__Document extract__.
Confused by MemorySSA / EarlyCSE aliasing rules for global values and function parameters

Hello LLVM developers,

I’ve got a lengthy question regarding MemorySSA / EarlyCSE behavior. I’m not sure if this is a bug or am I completely confused. Consider the following example:

struct foo {
  unsigned a;
  unsigned b;
};

unsigned g;

int fn1(struct foo *foo) {
  if (foo->a == 1)
    g++;
  if (foo->a == 2)
    return 1;
  return 0;
}

int fn2(struct foo *foo) {
  if (foo->b == 1) // second field, force getelementptr presence
    g++;
  if (foo->b == 2)
    return 1;
  return 0;
}

int fn3(int *foo) { // just an int pointer, should be similar foo->a
  if (*foo == 1)
    g++;
  if (*foo == 2)
    return 1;
  return 0;
}

When compiled with the following flags:

clang -target bpf -S -O2 -emit-llvm -o t.ll t.c

I get the following IR:

; ModuleID = 't.c'
source_filename = "t.c"
target datalayout = "e-m:e-p:64:64-i64:64-i128:128-n32:64-S128"
target triple = "bpf"

%struct.foo = type { i32, i32 }

@g = dso_local local_unnamed_addr global i32 0, align 4

; Function Attrs: mustprogress nofree norecurse nosync nounwind willreturn
define dso_local i32 @fn1(ptr nocapture noundef readonly %foo) local_unnamed_addr #0 {
entry:
  %0 = load i32, ptr %foo, align 4, !tbaa !3
  %cmp = icmp eq i32 %0, 1
  br i1 %cmp, label %if.then, label %if.end

if.then:                                          ; preds = %entry
  %1 = load i32, ptr @g, align 4, !tbaa !8
  %inc = add i32 %1, 1
  store i32 %inc, ptr @g, align 4, !tbaa !8
  %.pre = load i32, ptr %foo, align 4, !tbaa !3
  br label %if.end

if.end:                                           ; preds = %if.then, %entry
  %2 = phi i32 [ %.pre, %if.then ], [ %0, %entry ]
  %cmp2 = icmp eq i32 %2, 2
  %. = zext i1 %cmp2 to i32
  ret i32 %.

__Your instructions__. From the forum post on MemorySSA aliasing, quote everything from "int fn1(struct foo" down to "(foo->b == 2)". The records after this play no part in it.

__Records shown__.

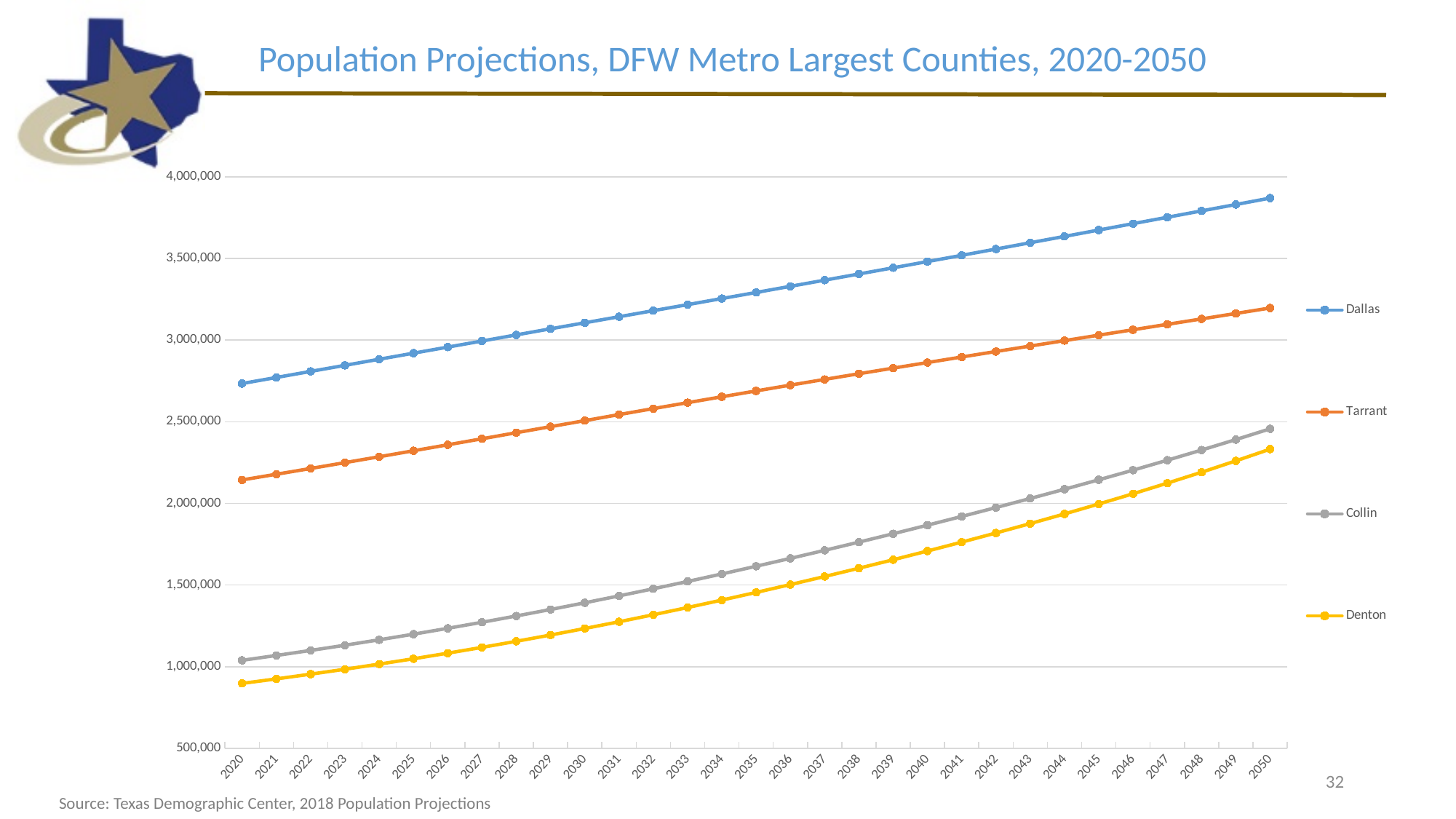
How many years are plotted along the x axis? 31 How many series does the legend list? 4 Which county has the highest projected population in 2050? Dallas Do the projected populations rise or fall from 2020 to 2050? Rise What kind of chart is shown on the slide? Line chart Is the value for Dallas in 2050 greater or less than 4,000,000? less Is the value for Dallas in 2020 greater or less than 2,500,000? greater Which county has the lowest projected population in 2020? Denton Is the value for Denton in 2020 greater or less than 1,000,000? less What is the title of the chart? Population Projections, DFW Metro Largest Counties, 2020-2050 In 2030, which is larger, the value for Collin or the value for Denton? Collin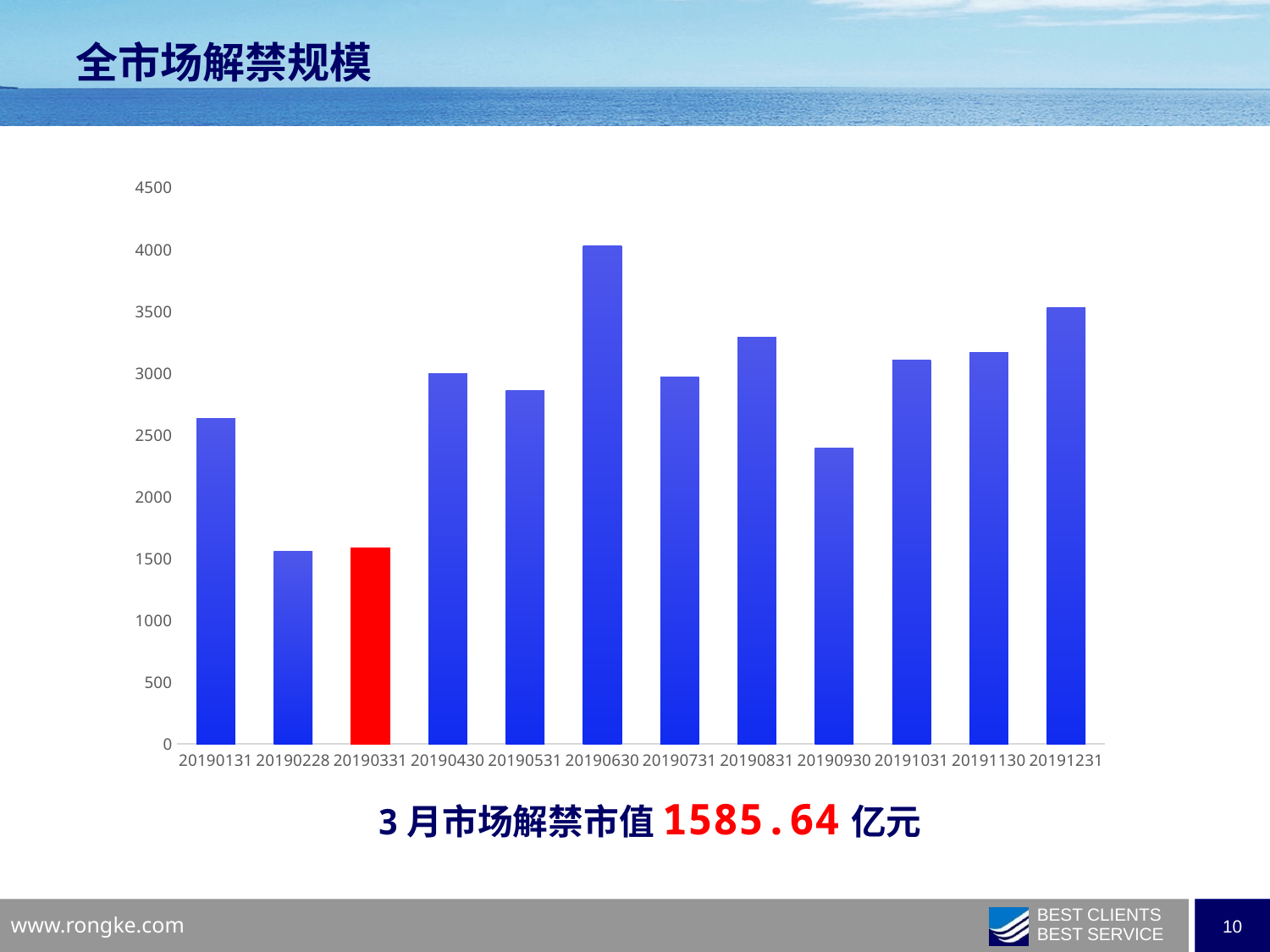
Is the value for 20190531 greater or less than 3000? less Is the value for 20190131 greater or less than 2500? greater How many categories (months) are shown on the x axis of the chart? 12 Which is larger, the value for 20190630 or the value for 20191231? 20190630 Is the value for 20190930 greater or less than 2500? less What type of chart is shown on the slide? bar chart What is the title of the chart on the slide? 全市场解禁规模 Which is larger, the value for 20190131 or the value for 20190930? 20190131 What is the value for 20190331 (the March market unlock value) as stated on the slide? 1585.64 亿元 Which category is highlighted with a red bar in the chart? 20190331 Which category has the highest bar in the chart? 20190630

==

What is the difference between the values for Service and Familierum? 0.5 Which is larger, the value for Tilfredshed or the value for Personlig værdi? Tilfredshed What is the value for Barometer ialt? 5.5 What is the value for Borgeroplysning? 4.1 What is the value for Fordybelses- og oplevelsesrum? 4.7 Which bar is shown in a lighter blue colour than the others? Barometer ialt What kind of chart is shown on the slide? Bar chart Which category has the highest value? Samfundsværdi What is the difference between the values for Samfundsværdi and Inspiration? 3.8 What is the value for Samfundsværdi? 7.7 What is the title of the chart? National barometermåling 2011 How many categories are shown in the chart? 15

--

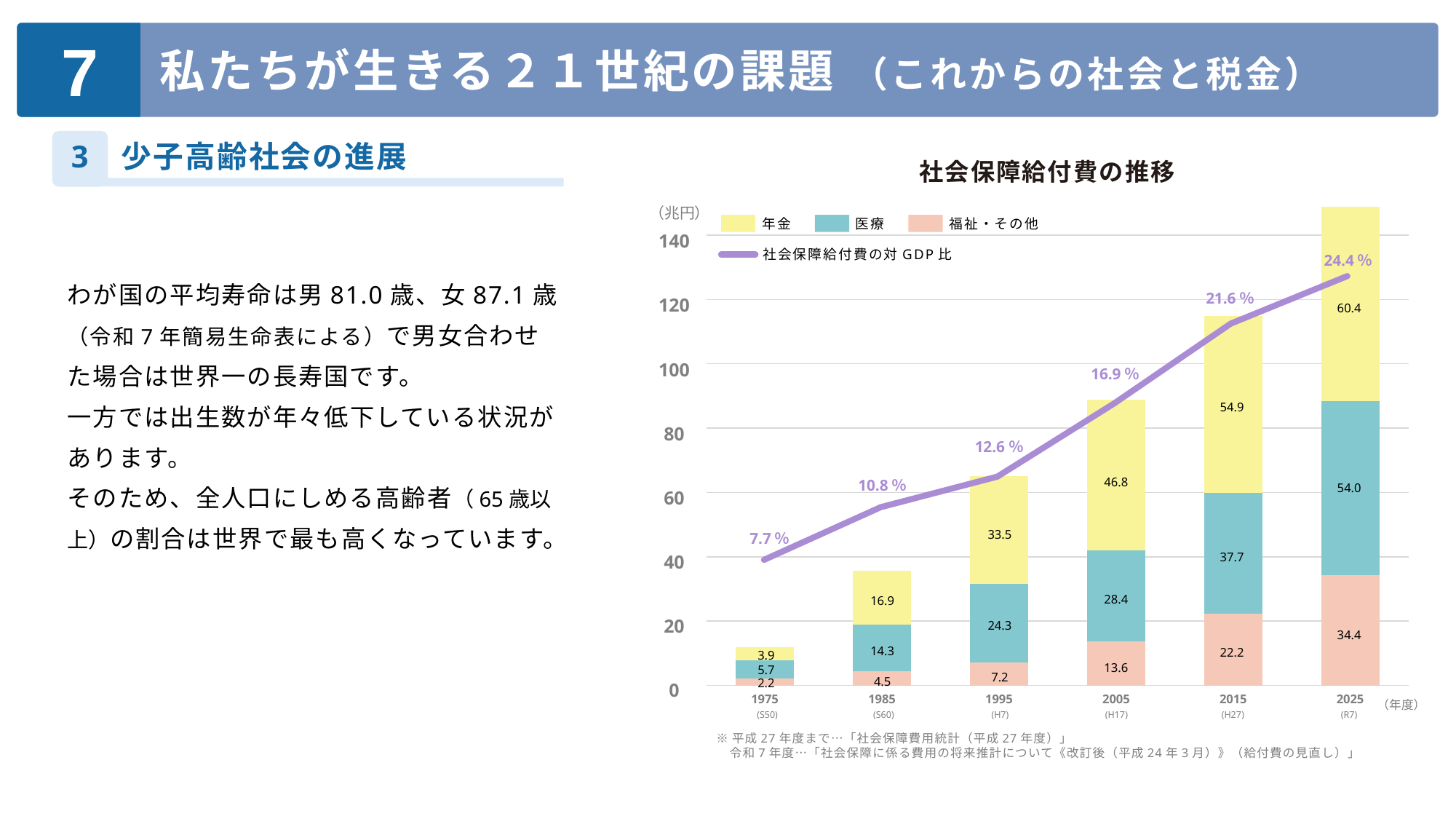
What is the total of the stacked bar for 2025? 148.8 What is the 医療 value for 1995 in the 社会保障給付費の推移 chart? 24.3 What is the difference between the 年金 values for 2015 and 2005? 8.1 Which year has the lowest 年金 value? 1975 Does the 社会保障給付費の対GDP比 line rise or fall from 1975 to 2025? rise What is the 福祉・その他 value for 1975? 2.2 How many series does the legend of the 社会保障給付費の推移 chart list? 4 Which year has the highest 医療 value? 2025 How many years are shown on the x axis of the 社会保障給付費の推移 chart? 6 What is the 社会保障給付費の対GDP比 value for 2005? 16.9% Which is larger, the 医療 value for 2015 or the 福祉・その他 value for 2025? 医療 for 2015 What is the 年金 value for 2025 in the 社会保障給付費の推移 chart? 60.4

__Completed task__.
int fn1(struct foo *foo) {
  if (foo->a == 1)
    g++;
  if (foo->a == 2)
    return 1;
  return 0;
}

int fn2(struct foo *foo) {
  if (foo->b == 1) // second field, force getelementptr presence
    g++;
  if (foo->b == 2)